SPOX: Was müsste denn passieren, damit Sie eines Tages deutlich seltener "der Bruder von..." wären?

Hummels: Ich muss wohl die Welt neu erfinden, damit das nie mehr passiert. (lacht) Daran werde ich nichts mehr verändern können, als Fußballer erst Recht nicht. Es ist in Ordnung, dass Mats allgegenwärtig ist. Das kann ja auch ganz witzig sein. Wenn ich im Pokal auf dem Dorf spiele und als der Bruder von Mats angekündigt werde, dann gibt es natürlich auch Leute, die sagen: 'Der kann ja gar nix.' Dafür habe ich auch Verständnis und würde es wohl genauso machen.

SPOX: Wie sah denn eigentlich früher das sportliche Konkurrenzdenken zwischen Ihrem Bruder und Ihnen aus?

Hummels: Es gab keinen Tag, an dem es keinen Streit gab. (lacht) Wir haben neben Fußball auch Tischtennis, Badminton oder Basketball gespielt und aus allem einen Wettkampf gemacht.
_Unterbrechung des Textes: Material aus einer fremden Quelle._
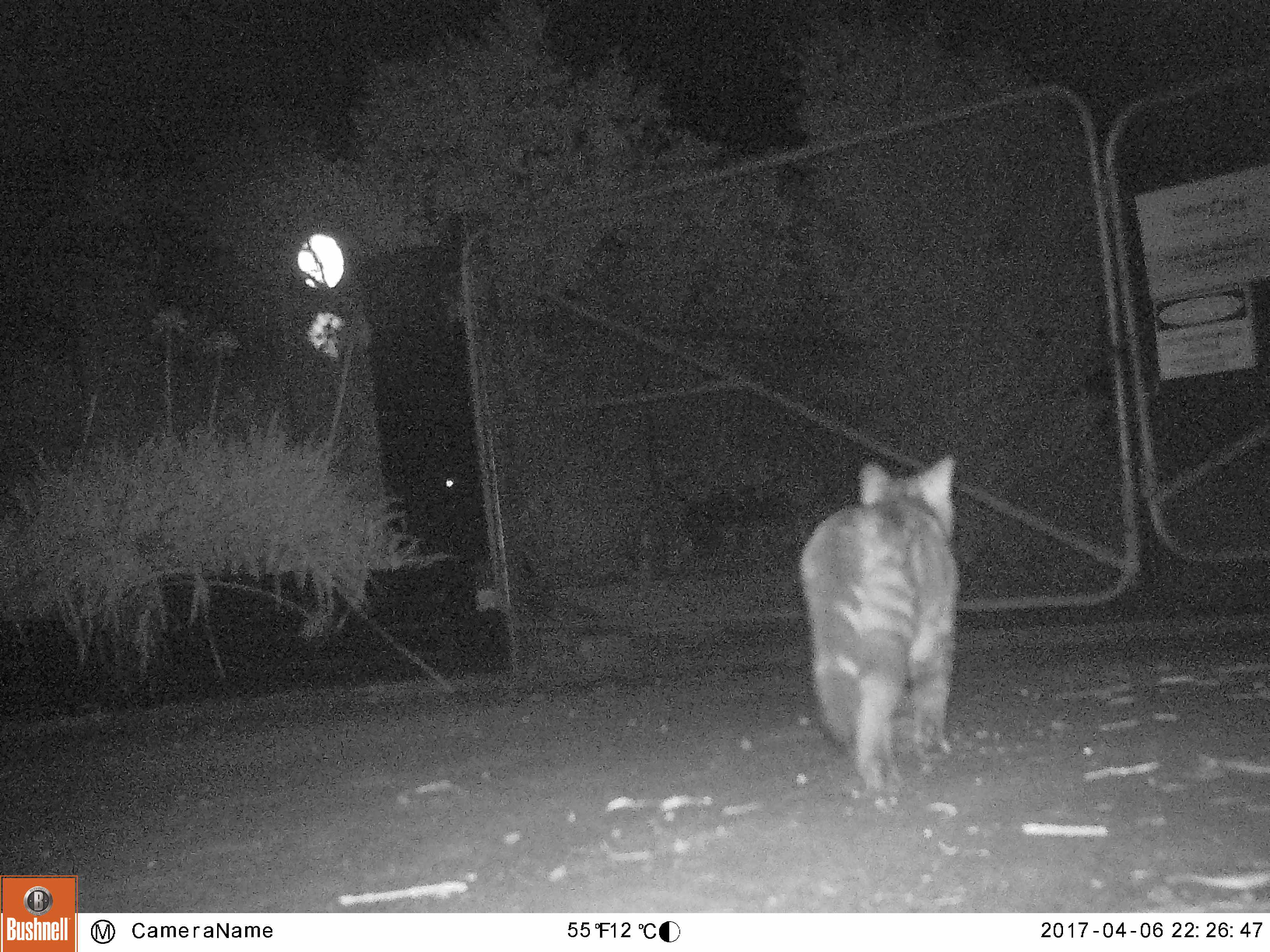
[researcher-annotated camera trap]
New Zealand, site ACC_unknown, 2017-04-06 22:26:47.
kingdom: Animalia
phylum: Chordata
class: Mammalia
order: Carnivora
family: Felidae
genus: Felis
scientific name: Felis catus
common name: domestic cat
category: cat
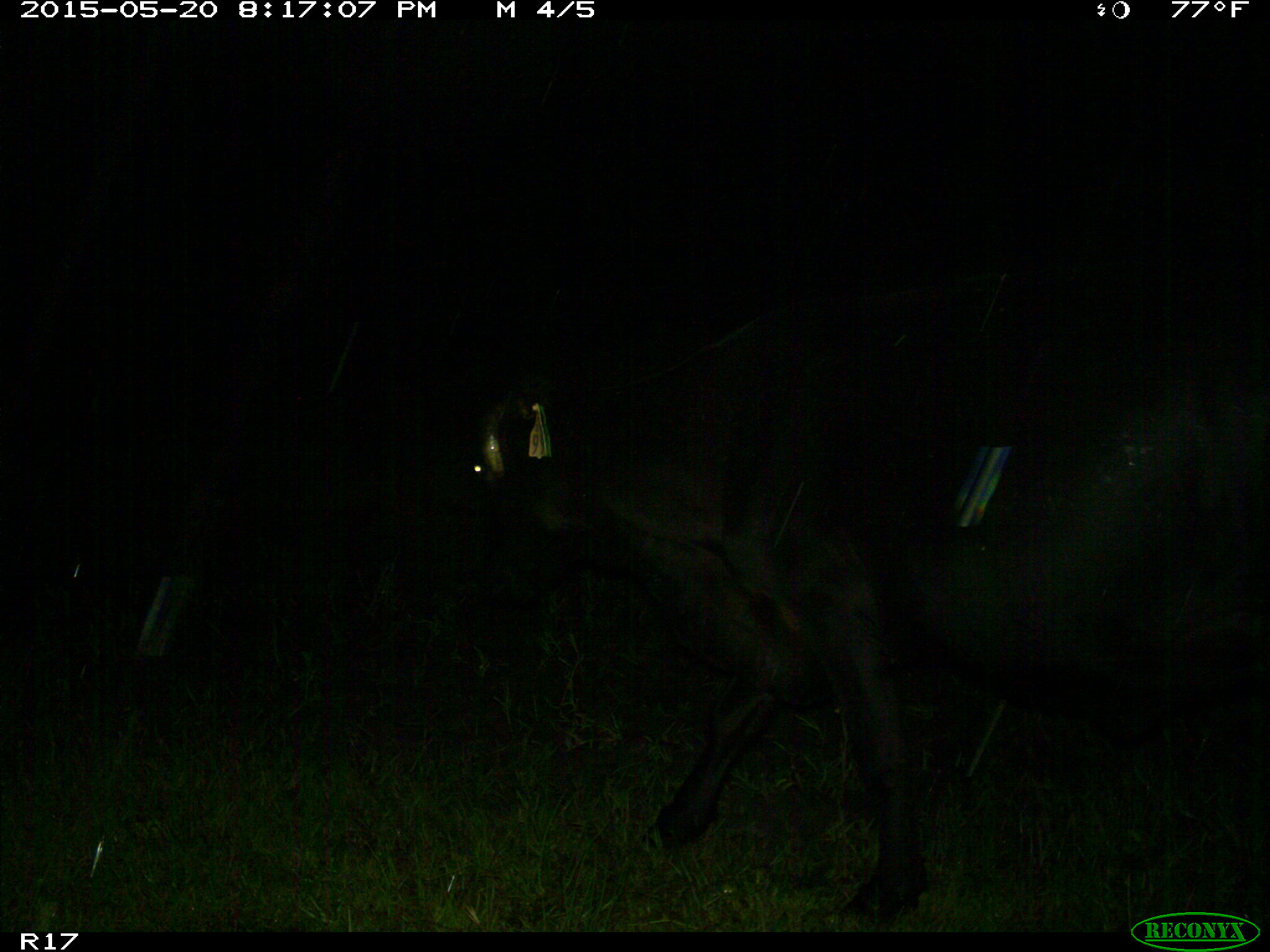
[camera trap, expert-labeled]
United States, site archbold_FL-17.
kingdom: Animalia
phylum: Chordata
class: Mammalia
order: Artiodactyla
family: Bovidae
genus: Bos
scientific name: Bos taurus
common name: domestic cow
Bos taurus (domestic cow).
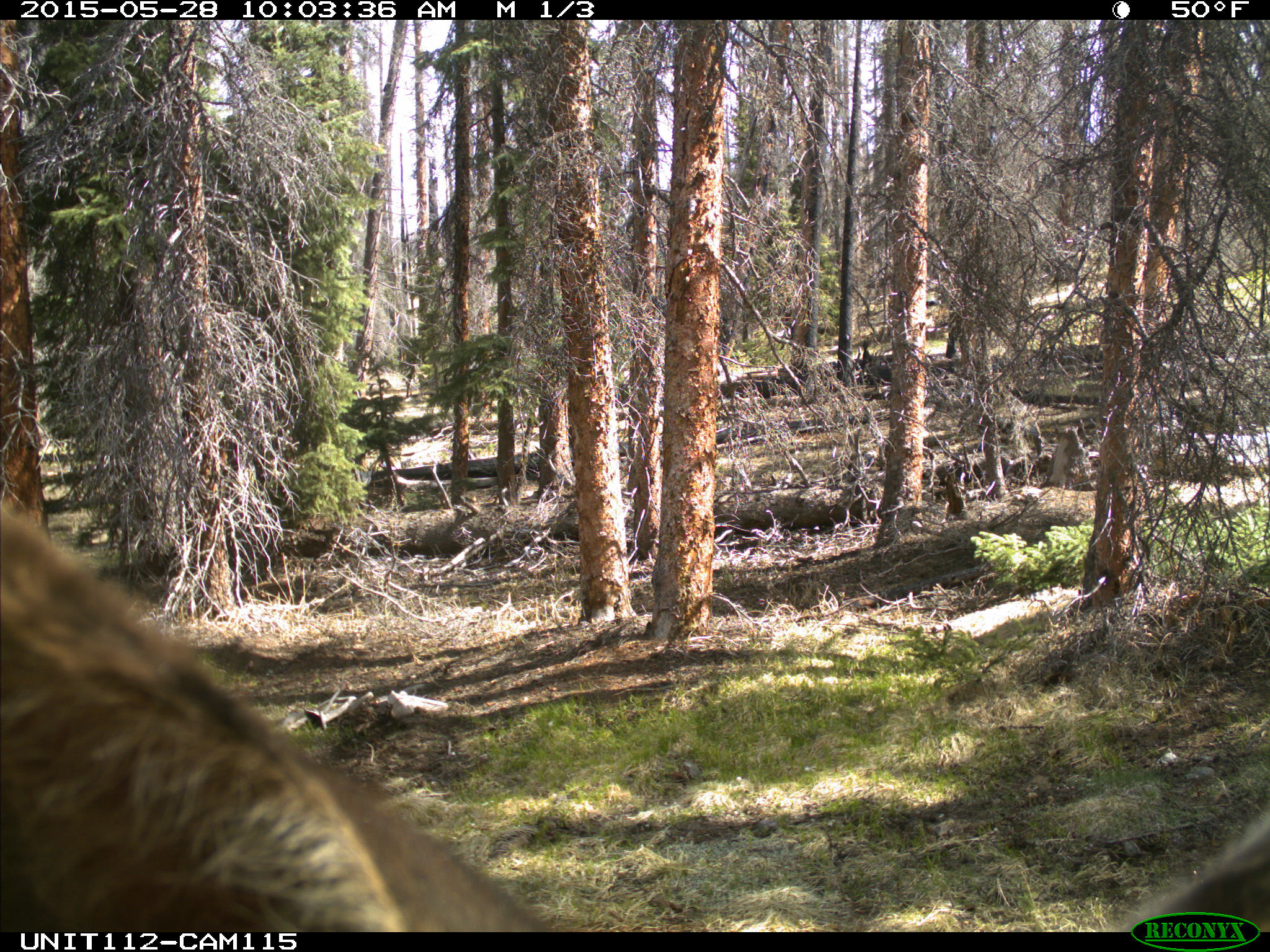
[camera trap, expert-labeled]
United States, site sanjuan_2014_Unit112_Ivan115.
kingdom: Animalia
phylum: Chordata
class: Mammalia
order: Artiodactyla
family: Cervidae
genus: Cervus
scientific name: Cervus elaphus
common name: red deer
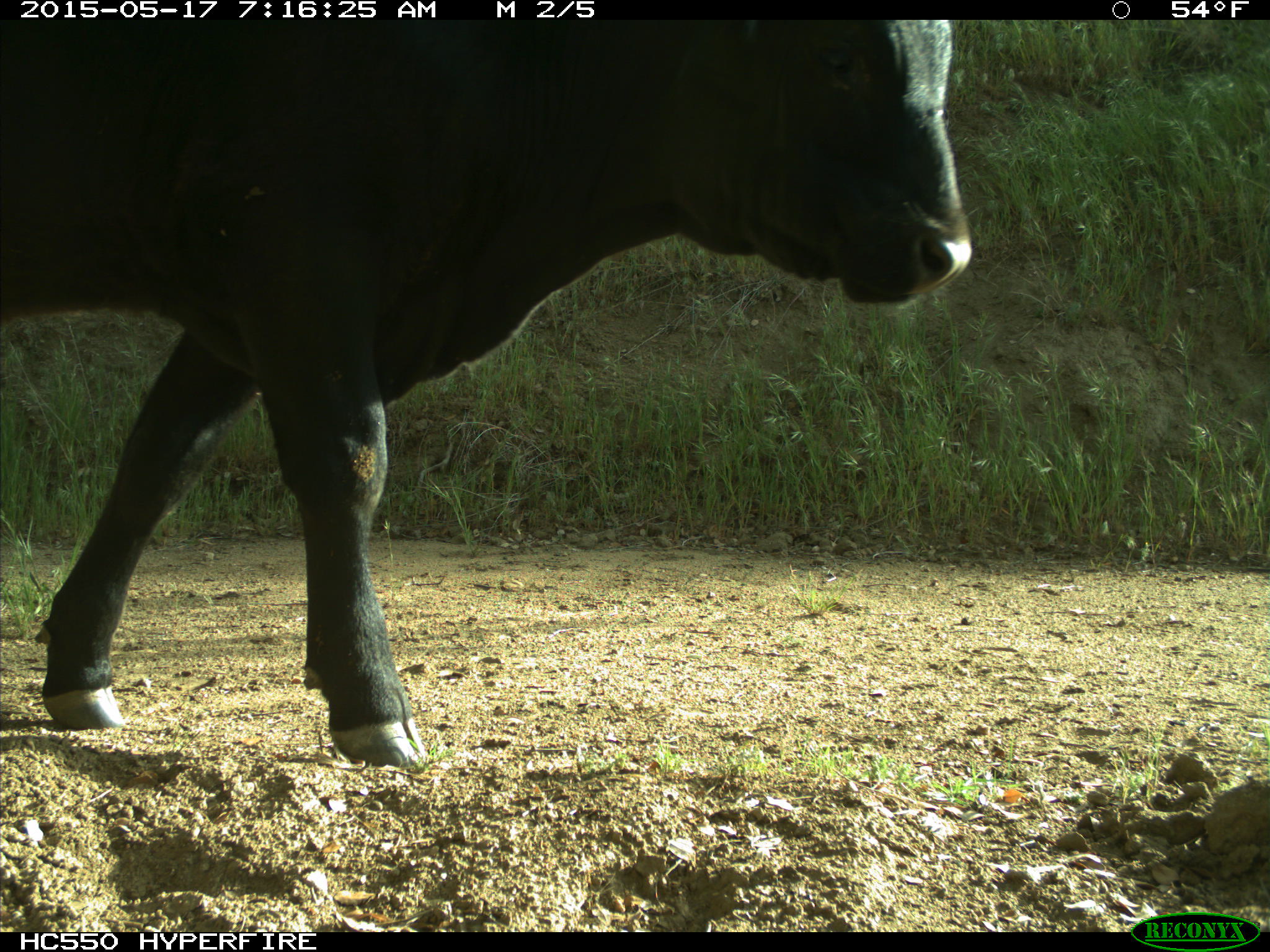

Derjenige, der gewann, hatte eben nur Glück. Es gab aber nie Missgunst oder Neid zwischen uns, bis heute nicht. Ich sitze nicht zu Hause und ärgere mich, weil Mats einen Titel gewonnen hat und ich nicht.

SPOX: War schon frühzeitig klar, dass es für Sie beide zum Profi reichen wird?

Hummels: Ich hatte früher lange Zeit gar nicht so sehr den Fokus darauf gelegt wie Mats. Mir war das nicht so wichtig, Mats dagegen schon immer. Er war entschlossener und hatte schon frühzeitig das konkrete Ziel, Fußballprofi zu werden. Er hatte auch eine höhere Bereitschaft dazu, Sachen aufzugeben. Klassisches Beispiel: wenn eine Party und nächsten Tag Training war, ist er zu Hause geblieben und ich bin eben später ins Bett gegangen. (lacht) Bei mir kam die Überzeugung, es auch zum Profi schaffen zu können, erst in der A-Jugend von Unterhaching.

SPOX: Immerhin gibt es zumindest keine sportlichen Vergleiche zwischen Ihrem Bruder und Ihnen.

Hummels: Das stimmt. Den Druck habe ich auch für mich selbst nicht. Ich finde es natürlich cool, was er erreicht hat. Dazu bin ich mit meiner eigenen Karriere ebenfalls zufrieden. Hätte man mich in der Jugend bei Bayern als 16-Jährigen gesehen und gesagt, der würde mal Kapitän einer Drittligamannschaft, dann hätte man denjenigen einweisen müssen.

SPOX: Welche Rolle spielen für Sie die Faktoren Glück und Pech, wenn man den Verlauf der Karrieren von Ihrem Bruder und Ihnen betrachtet?

Hummels: Das existiert für mich nicht, ich kann das nicht greifen. Glück und Pech sind eher nur eine Ausrede. Es bringt mir nichts zu sagen, dass ich viel Verletzungspech hatte. Ich kann ja auch nicht behaupten, was gewesen wäre, wenn ich mich nicht verletzt hätte. Vielleicht hatte ich ja auch grundsätzlich irgendwelche körperliche Schwächen. Das ist mir letztlich alles zu hypothetisch.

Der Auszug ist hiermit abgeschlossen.